[Source text]
+ + +

5.3. How Epistemic Justification Spends
A second objection can be gleaned from the work of Peter Markie (2005: 415; cf. Cohen 2005: 428). Markie criticizes another attempt to solve the bootstrapping problem for being incompatible with the following intuitive idea about epistemic justification:
If it is reasonable for us to believe p and the truth of p increases the likelihood that another proposition, q, is true, then p is a reason (perhaps defeasible) for us to believe q. Just as money, however gained, still spends the same, so too reasonable beliefs, however gained, still epistemically support the same beliefs. (2005: 415)
Now we have already discussed in some detail how probabilistic considerations are in fact deeply at odds with the dogmatist’s theory and decided to put them aside and try to make the best of it. So we will not concern ourselves with the aspects of Markie’s remarks that rely on probabilities.
However, Markie’s more general idea that “reasonable belief, however gained, still epistemically support the same beliefs” is plausible in its own right but is incompatible with my solution. This is because my solution says that the belief that the slide is red, when gained by visual perception of the slide being red, does not support the same beliefs as the belief that the slide is red gained by testimony from the person who set up the slide show. Nonetheless, I wish to now argue that epistemic justification is not in fact like money in the way Markie suggests.[36]
To see this, recall that we are pursuing the idea that epistemic justification does not satisfy transitivity because it fails to satisfy cut. But we also noted that epistemic justification may fail to satisfy transitivity because it fails to satisfy monotonicity. To illustrate, consider a case where a certain body of evidence that can be represented by the set Α justifies concluding γ by induction, but Α together with, for example, ‘the evidence gathered is biased’ does not. This leads to a failure of epistemic justification to be transitive as well, for it is plausible that believing the big conjunction of the propositions expressed by the sentences in Α and ‘the evidence gathered is biased’ justifies believing each of the propositions expressed by the sentences in Α. So we have it that the big conjunction justifies believing each of the propositions expressed by the sentences in Α and the propositions expressed by the sentences in Α justifies the propositions expressed by γ, but the big conjunction does not justify the proposition expressed by γ.
This shows why Markie’s principle is wrong. Α, however gained, does not support γ. Α gained by deduction from the big conjunction, for example, does not support γ. Now Markie may respond to this by pointing out that he is talking about defeasible justification and so Α however gained does defeasibly support γ. It is just that the support is defeated in this case. In particular, it is undercut so that there is no actual support for Α from γ in this case.
I am happy with this response. But it entails that my solution is in fact compatible with Markie’s principle. For I may say that track record defeasibly supports reliability however gained. It is just that in the bootstrapping reasoning the support is defeated. It is undercut so that there is no actual support for reliability from track record.

+ + +

[Data shown]
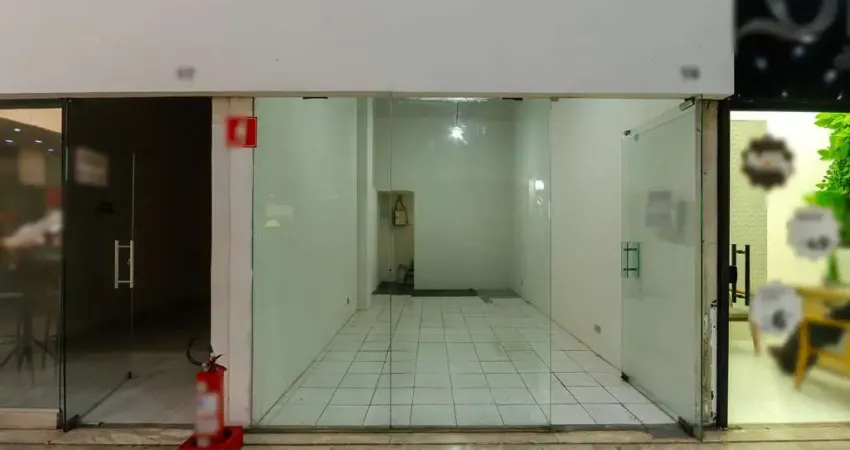 Loja em galeria na avenida brigadeiro faria lima, n. 1827 - loja 16 • 24 m²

+ + +

[Exercise requirements]
**1)** Translate the sentence "This shows why Markie’s principle is wrong." from the passage on epistemic justification into Spanish.
**2)** In the passage on epistemic justification, what does Markie compare reasonable beliefs to?
**3)** Resume the passage on epistemic justification after its final sentence and carry the argument forward.

[Results for each task]
**1)** Esto muestra por qué el principio de Markie es erróneo.

**2)** Money, which spends the same however it was gained.

**3)**
Thus, everyone must reject or qualify Markie’s principle. And so qualified, the principle is compatible with my idea. Of course, what defeats the justification in the example that I just gave is another belief whereas in the bootstrapping reasoning the organization of your beliefs defeats the justification. But we have developed a general theory on which we can make sense of exactly how and why the organization of your beliefs matters.
5.4. An Alternative Approach?
We close our discussion by considering an alternative solution to our problem that is suggested by the model developed in Section 4. The approach posits that there is a defeater for the inferences involved in Step 3; the inference from ‘the slide is red and it looks red’ to ‘my color vision worked this time’.[37]
The idea is that the claim that the slide looks red and is red defeasibly justifies the claim that my color vision worked this time. But, according to this alternative implementation, the “unless-clause” that mentions the defeaters of this inference reads “unless the belief that the slide looks red and is red is solely based on the perceptual state of the slide being red and introspective awareness of this state” (cf. Black 2008; Weisberg 2010: §4.3).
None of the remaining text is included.